When you put together all the revelations about the Clinton Foundation and its affiliates that have cascaded our way (and continue to arrive), one explanation makes sense. It was a money-laundering scheme designed to obtain and camouflage foreign money paid to the Clintons to curry favor, including favorable treatment by Hillary Clinton’s State Department.
The scheme works like this: collect millions of dollars in foreign money, dump it into a foreign charity, pretend that the law prohibits you from ever disclosing the identities of those foreign donors to the foreign charity, then have the foreign charity bundle all the cash and send it to the Clinton Foundation. Then, when the time comes–whether it be a Clinton Foundation conference or a lavish Clinton Foundation trip overseas–make sure those individuals get some me-time with the Clintons.

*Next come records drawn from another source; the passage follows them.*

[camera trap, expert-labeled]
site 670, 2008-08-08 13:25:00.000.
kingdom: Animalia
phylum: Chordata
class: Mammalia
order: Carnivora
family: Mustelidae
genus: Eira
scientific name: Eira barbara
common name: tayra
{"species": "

If you look holistically at the entire scheme’s setup:
- massive flow of foreign cash,
- refusal to disclose donors,
- secret (and now destroyed) private e-mail servers,
- blatantly bogus excuses,
From soup to nuts, the entire operation was constructed in order to provide a facade of plausible deniability for Hillary Clinton.
If the standard to be applied to understanding all of this is evidence sufficient to convict in court, then, thanks in no small part to the destruction of evidence, it might be (or might not be, considering the criminal conviction of Bob McDonell) difficult to close the case. But if the standard is one of whom the American voters will honor with our highest office, then the facts are persuasive.